Hoover Be Dammed.

One of the adventures that we immensely enjoyed was taking a tour of the Hoover Dam. This past April on our epic adventure road trip, Devon, Stephen & I, put in our suggestions for sites to see. Oddly enough, we all agreed on the Hoover Dam.

Since we hadn’t been there before, we weren’t exactly sure what to expect. Honestly, we weren’t even sure where it was. We started out in Vegas in the morning and along our drive, we three were debating whether or not the lake we were beside was actually Lake Mead. Driving into the area, there was ample signage along the highway providing us with answers to both questions. Yes, it was Lake Mead and yes, we had found the Hoover Dam. I wasn’t prepared for the size of the dam itself. Awesome to say the least. As we rounded the corner, we started to get excited about finally seeing the dam. Since Hoover Dam is state run, we knew there would be a gate. However, we hadn’t anticipated their line of questioning. Apparently, you cannot bring fruit into Hoover Dam.

Once past the gate, we were off and running… sort of. There was still the matter of finding available parking. First, we had a lovely parking attendant ask us if we had any pets in our car. Taken aback by what we thought was an odd question, we were then informed that it’s not uncommon for people to leave pets in their vehicles in the sweltering heat for hours on end. Our response was no, of course. The attendant then said that we could find a spot higher up in the parkade and gave us our ticket. Since it was five tiered parkade, we figured finding an open stall would be a breeze. You would think that, but you’d be wrong. It just so happens that the Hoover Dam is quite a busy attraction. We ended up finally finding a spot for small cars on the fourth tier. Score one for the little guy!!

We all head down the stairs, and into the facility to wait in line with the rest of the tourists. So, there we are, Devon, Stephen & myself, waiting for our turn to be searched. They take this security thing serious here! It’s just like airport security, complete with metal detectors. We each take our turn throwing our belongings into bins and walking through the detector. I didn’t even make it into the detector an inch before it beeped. The unamused, female guard sent me back through as I still had some change in my pocket. This lead to a healthy razzing from the peanut gallery (Devon & Stephen). Once the change was in the bin, another security guard stopped me before I walked through. Unbeknownst to me, I had a pocket knife in the bin, under my wallet. Now, in my defense, I had completely forgotten about it even being in my pocket. He said that I could not bring a knife inside and that I should take it back to my vehicle and leave it there. Fantastic. At least he was nice about it. I half expected to get tackled and handcuffed. So I left everything, except the knife and my keys, in the bin and took off out of the building toward the car. I was on a tear. I ran up the two flights of stairs, which are literally cut out of the massive red rock wall, and up to the car. Excellent. Now that that’s all taken care of, I hoof it back to the welcoming centre, completely winded.
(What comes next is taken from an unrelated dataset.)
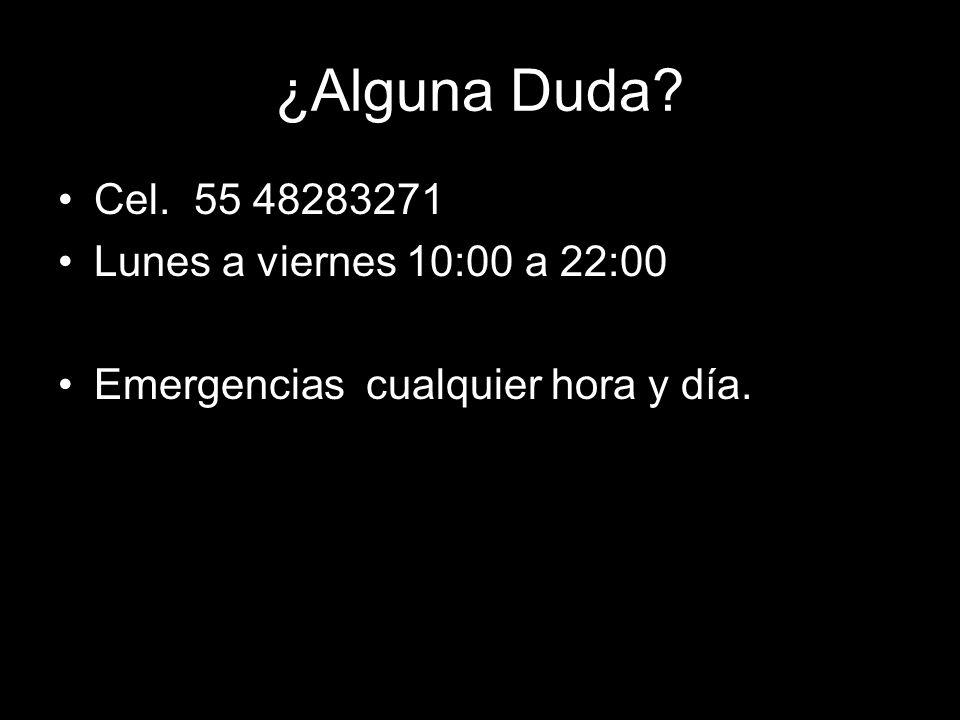 ¿Alguna Duda? Cel. 55 48283271 Lunes a viernes 10:00 a 22:00 Emergencias cualquier hora y día.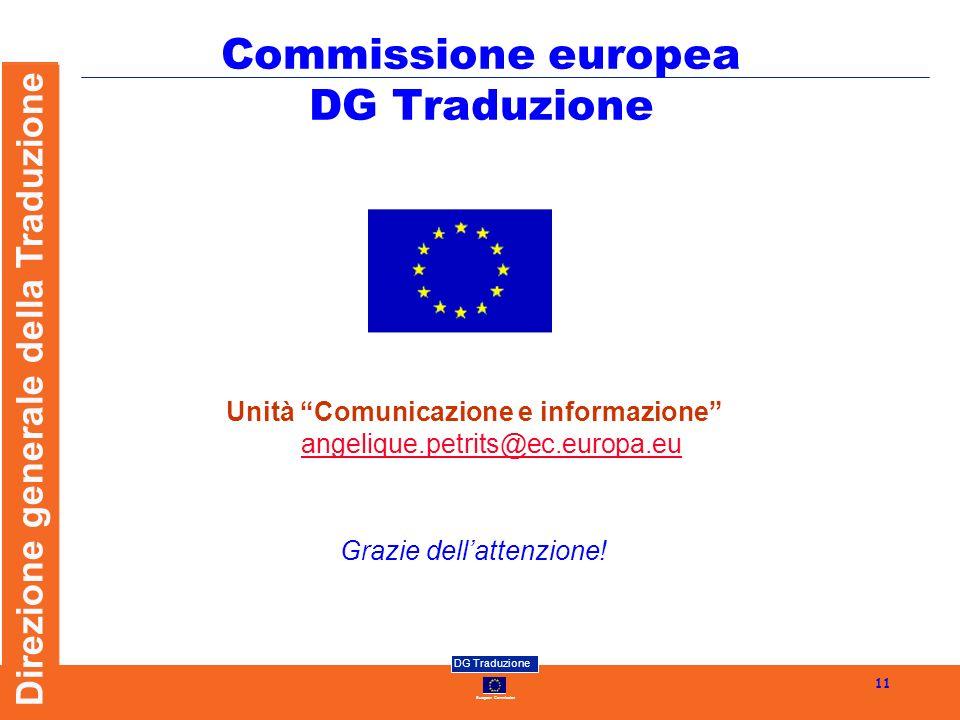 European Commission DG Traduzione Direzione generale della Traduzione 11 Commissione europea DG Traduzione Unità Comunicazione e informazione angeliqu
Of course, left to their own devices, Devon & Stephen can find the funny in all that I do. The two smart alecks decided to make a quick video about the whole scene while I was gone. Har dee har. Thank Jebus I wasn’t tackled, or Devon would have surely posted that to YouTube.
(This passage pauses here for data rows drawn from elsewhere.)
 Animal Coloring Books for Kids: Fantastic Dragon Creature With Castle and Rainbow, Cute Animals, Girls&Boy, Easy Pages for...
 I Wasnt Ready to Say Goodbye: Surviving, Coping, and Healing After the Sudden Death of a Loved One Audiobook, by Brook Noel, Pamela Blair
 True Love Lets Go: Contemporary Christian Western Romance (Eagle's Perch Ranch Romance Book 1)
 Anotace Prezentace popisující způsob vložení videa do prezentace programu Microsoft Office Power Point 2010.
Again reunited with my comedy troupe, wearing our yellow wrist bands, we waited for the timed tour to begin. After reading the information under the giant pictures on the wall in the waiting area, we were ushered into a tiny theatre to watch a short documentary on the building of the dam. Devon entered first, followed by Stephen, then myself. I was seated but two seconds when Devon leaned towards me and says that the guy she’s next to announced loudly that ‘people with tattoos are evil’. So she did what only Devon can do. She sat back in her seat, rolled up her sleeves and proceeded to make him as uncomfortable as humanly possible. What you don’t know about Devon is that she’s working on full sleeves. I find it hard not to laugh when recalling this instance.
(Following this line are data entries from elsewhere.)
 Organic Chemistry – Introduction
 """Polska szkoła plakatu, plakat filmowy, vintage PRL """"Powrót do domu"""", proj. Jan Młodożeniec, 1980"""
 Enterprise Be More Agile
The house lights were restored and we were then lead into another area for a small orientation. Finally ready for the tour, the three of us became giddy little kids on a field trip. In the five years that I’ve known Devon, she enjoys a good, cheesy comedy, especially National Lampoon’s Vegas Vacation. She particularly gets a kick out of the ‘dam tour’ scene. So, you can imagine her joy when we’re about to go on the Dam tour. Stephen is an architecture enthusiast, so the size and scope of the engineering feat was not lost on him. And myself, well, it’s the Hoover Dam people!! How cool is that?!? But, I digress… Back to the story at hand. The guide crams as many people onto one of the elevators as he can, and down into the belly of the beast we descend.

The ride down kind of felt like being in a clown car. At least, what I think one would feel like. Roughly 20 people, jammed in an elevator car. Truly amusing. We took video of it to show people just how close we were together. As we looked around at the other tourists, we noticed that we’re the youngest people there. Somehow we signed up for the ‘blue hair’ tour. I didn’t even know that was in the brochure. All kidding aside, we were easily more than two decades younger than the rest.

The tour was broken up into two sections with different guides. We were rounded up by a gentleman who took us down via an elevator to the starting point of our tour. We were escorted about, inside the dam, surrounded by crazy huge boulders the builders had incorporated into the design of the concrete form. We started off with a nice lady who not only knew her stuff, but thoroughly enjoyed her job. From the elevator turning right into the first section, where we are shown gigantic water pipes. We’re told there are four of these, two in the Nevada side and two in the Arizona side. This is where our guide gets entertaining by explaining that there has only been one flood at the Hoover Dam, some eighty year ago. She did leave us with this gem. “If you see the water come up over the Dam, take lots of pictures… And run for your life!”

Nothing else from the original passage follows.